++++ GIVEN RECORDS ++++
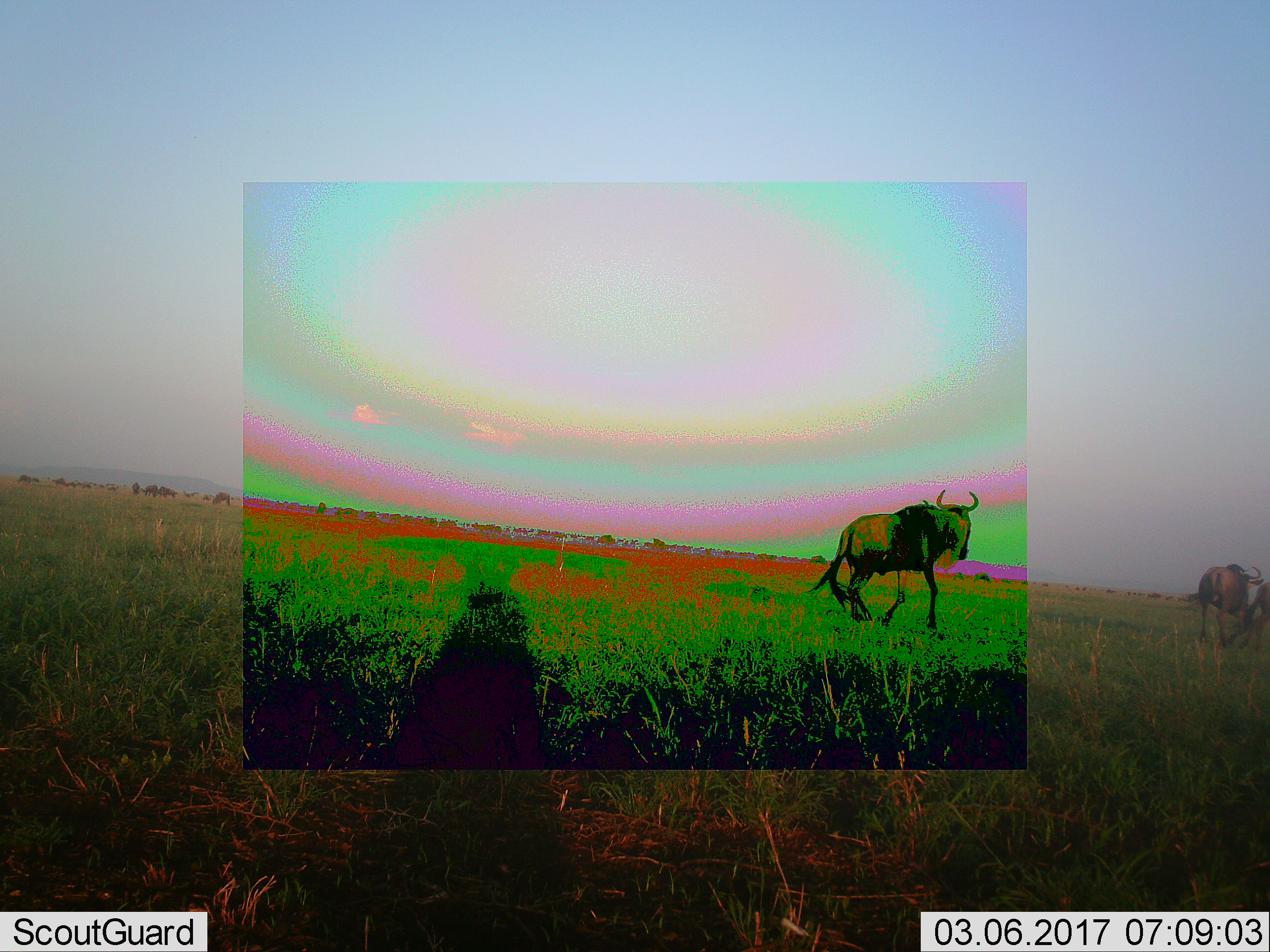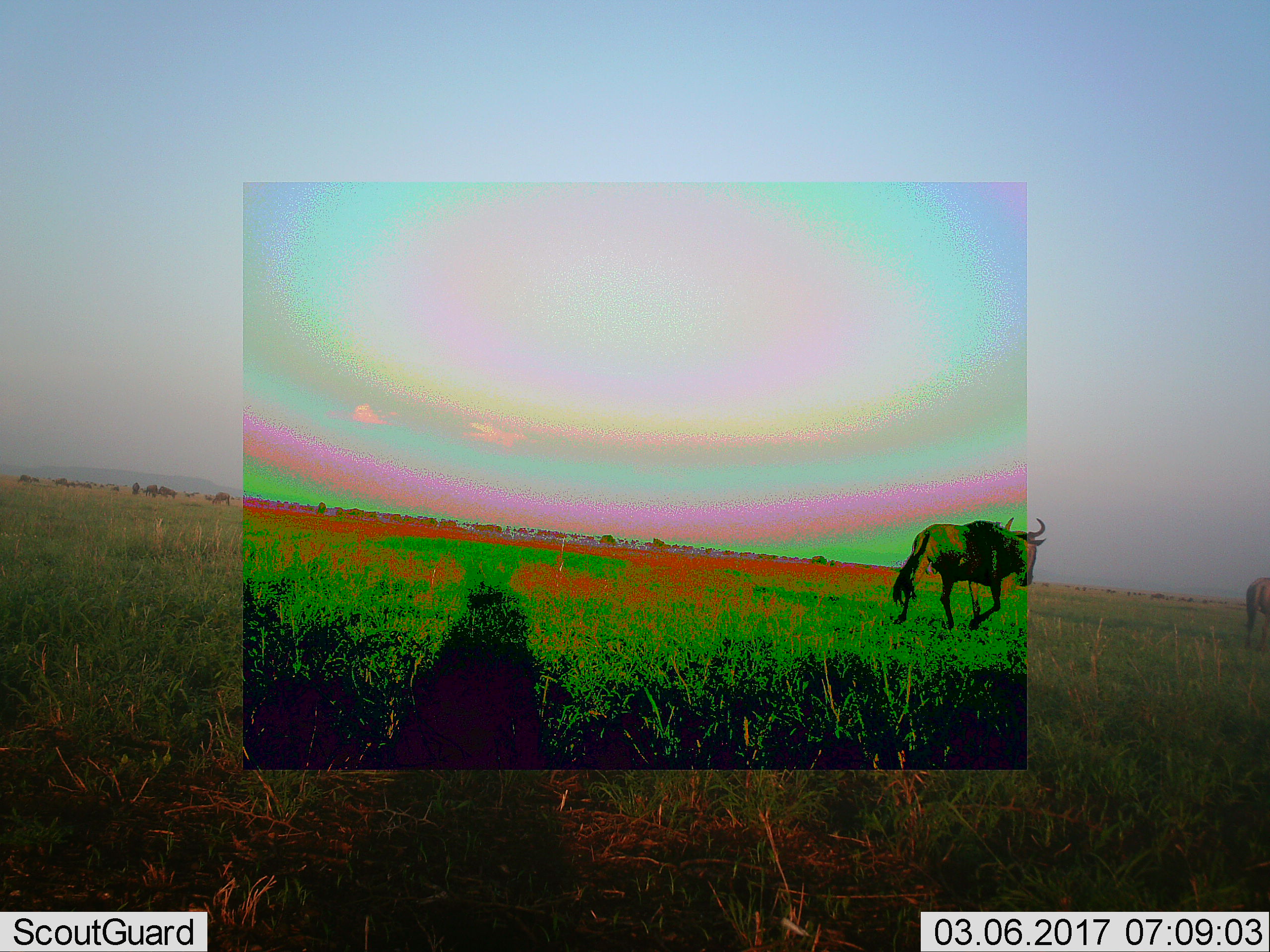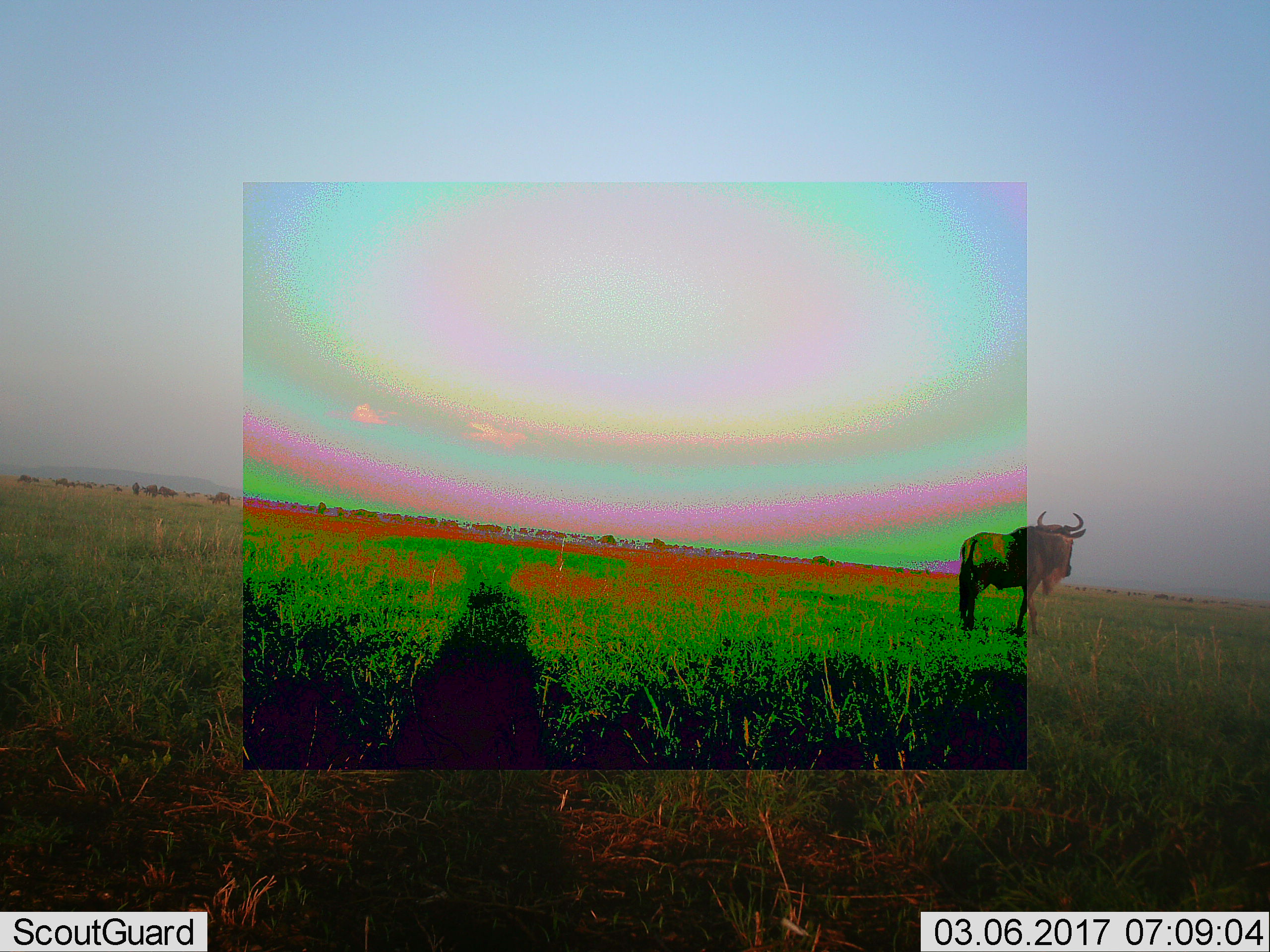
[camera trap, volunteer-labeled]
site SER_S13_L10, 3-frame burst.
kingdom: Animalia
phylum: Chordata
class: Mammalia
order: Artiodactyla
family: Bovidae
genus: Connochaetes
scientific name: Connochaetes taurinus taurinus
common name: blue wildebeest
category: wildebeestblue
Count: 3.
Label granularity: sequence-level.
++++
__THE TASK__. An exact copy of the lines from the one with "order: Artiodactyla" through the final line of the entries is the whole answer.

__SOLVED PROBLEM__.
order: Artiodactyla
family: Bovidae
genus: Connochaetes
scientific name: Connochaetes taurinus taurinus
common name: blue wildebeest
category: wildebeestblue
Count: 3.
Label granularity: sequence-level.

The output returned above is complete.